- _THE RECORDS_:
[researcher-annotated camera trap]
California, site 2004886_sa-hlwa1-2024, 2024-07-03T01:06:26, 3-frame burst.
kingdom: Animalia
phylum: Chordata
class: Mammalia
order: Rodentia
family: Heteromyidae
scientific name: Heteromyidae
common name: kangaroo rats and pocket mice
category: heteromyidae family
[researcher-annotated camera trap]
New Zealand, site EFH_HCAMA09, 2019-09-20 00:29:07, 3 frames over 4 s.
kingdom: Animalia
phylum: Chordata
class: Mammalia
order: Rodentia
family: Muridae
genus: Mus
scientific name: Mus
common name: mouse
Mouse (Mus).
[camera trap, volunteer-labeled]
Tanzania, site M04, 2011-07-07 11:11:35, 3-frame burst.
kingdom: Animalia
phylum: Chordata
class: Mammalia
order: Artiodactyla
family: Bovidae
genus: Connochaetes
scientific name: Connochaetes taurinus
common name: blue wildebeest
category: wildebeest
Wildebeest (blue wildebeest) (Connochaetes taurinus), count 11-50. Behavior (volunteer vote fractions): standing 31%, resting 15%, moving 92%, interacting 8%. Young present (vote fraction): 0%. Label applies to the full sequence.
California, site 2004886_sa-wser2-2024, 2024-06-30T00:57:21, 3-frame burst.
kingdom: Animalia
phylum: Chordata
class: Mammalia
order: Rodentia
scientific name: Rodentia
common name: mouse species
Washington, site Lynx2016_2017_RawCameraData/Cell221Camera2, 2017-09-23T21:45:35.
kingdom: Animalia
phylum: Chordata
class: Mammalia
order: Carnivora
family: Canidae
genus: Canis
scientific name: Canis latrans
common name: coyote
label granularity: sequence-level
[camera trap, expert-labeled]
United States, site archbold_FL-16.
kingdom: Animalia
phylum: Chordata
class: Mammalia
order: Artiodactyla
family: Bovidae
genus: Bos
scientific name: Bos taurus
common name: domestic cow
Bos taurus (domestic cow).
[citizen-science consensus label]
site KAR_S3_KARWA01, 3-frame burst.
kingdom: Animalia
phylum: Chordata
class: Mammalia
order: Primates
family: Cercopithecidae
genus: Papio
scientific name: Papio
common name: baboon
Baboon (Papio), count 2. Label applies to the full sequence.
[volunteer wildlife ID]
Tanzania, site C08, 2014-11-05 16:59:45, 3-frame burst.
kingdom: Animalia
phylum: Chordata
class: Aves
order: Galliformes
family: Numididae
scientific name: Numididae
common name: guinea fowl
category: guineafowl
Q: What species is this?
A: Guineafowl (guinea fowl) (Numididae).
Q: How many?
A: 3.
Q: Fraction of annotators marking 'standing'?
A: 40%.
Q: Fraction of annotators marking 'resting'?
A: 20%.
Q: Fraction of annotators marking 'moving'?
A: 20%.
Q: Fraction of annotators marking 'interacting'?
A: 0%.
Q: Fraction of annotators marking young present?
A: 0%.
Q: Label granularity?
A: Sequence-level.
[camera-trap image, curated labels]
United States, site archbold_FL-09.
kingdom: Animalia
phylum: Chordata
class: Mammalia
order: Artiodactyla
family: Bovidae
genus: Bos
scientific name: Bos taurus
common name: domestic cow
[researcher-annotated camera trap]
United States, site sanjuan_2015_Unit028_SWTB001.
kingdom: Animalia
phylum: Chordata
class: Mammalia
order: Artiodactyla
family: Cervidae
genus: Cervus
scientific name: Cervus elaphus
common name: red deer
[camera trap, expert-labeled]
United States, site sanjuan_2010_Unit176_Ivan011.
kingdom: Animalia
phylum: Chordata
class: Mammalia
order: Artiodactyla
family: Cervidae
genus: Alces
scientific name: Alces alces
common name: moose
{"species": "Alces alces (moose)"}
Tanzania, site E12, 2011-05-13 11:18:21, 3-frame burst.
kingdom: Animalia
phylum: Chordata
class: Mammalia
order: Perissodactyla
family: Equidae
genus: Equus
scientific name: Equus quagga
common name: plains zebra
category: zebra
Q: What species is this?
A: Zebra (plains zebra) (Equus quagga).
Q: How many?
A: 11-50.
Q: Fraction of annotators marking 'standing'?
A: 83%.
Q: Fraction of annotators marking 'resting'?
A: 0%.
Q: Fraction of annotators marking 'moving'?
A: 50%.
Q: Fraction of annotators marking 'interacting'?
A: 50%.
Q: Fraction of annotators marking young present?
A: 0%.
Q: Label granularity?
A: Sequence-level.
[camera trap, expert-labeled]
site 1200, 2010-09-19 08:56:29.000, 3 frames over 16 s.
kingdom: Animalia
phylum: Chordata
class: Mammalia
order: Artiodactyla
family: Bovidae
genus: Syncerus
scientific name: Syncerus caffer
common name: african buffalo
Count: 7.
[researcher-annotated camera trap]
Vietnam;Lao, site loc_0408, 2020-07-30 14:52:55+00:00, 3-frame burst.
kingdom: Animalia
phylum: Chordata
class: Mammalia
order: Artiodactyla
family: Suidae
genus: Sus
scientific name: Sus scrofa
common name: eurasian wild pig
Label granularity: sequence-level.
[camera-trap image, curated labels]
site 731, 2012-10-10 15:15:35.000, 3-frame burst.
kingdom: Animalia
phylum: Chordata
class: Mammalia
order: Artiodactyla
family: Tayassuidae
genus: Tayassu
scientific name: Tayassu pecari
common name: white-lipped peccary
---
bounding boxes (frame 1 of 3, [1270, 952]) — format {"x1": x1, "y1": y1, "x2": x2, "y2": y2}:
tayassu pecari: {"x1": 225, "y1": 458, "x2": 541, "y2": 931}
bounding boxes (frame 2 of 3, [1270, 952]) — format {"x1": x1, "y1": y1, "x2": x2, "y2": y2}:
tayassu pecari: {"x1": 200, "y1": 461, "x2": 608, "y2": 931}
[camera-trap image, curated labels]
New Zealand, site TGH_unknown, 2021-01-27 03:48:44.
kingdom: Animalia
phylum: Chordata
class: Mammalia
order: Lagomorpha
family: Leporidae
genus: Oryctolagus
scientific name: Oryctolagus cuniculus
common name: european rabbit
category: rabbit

- _WHAT TO PRODUCE_: In the entries above, restate word for word the lines between the one holding "Tanzania, site C08, 2014-11-05" and the one holding "common name: plains zebra", inclusive, and nothing besides.

- _RESPONSE TO THE TASK_:
Tanzania, site C08, 2014-11-05 16:59:45, 3-frame burst.
kingdom: Animalia
phylum: Chordata
class: Aves
order: Galliformes
family: Numididae
scientific name: Numididae
common name: guinea fowl
category: guineafowl
Q: What species is this?
A: Guineafowl (guinea fowl) (Numididae).
Q: How many?
A: 3.
Q: Fraction of annotators marking 'standing'?
A: 40%.
Q: Fraction of annotators marking 'resting'?
A: 20%.
Q: Fraction of annotators marking 'moving'?
A: 20%.
Q: Fraction of annotators marking 'interacting'?
A: 0%.
Q: Fraction of annotators marking young present?
A: 0%.
Q: Label granularity?
A: Sequence-level.
[camera-trap image, curated labels]
United States, site archbold_FL-09.
kingdom: Animalia
phylum: Chordata
class: Mammalia
order: Artiodactyla
family: Bovidae
genus: Bos
scientific name: Bos taurus
common name: domestic cow
[researcher-annotated camera trap]
United States, site sanjuan_2015_Unit028_SWTB001.
kingdom: Animalia
phylum: Chordata
class: Mammalia
order: Artiodactyla
family: Cervidae
genus: Cervus
scientific name: Cervus elaphus
common name: red deer
[camera trap, expert-labeled]
United States, site sanjuan_2010_Unit176_Ivan011.
kingdom: Animalia
phylum: Chordata
class: Mammalia
order: Artiodactyla
family: Cervidae
genus: Alces
scientific name: Alces alces
common name: moose
{"species": "Alces alces (moose)"}
Tanzania, site E12, 2011-05-13 11:18:21, 3-frame burst.
kingdom: Animalia
phylum: Chordata
class: Mammalia
order: Perissodactyla
family: Equidae
genus: Equus
scientific name: Equus quagga
common name: plains zebra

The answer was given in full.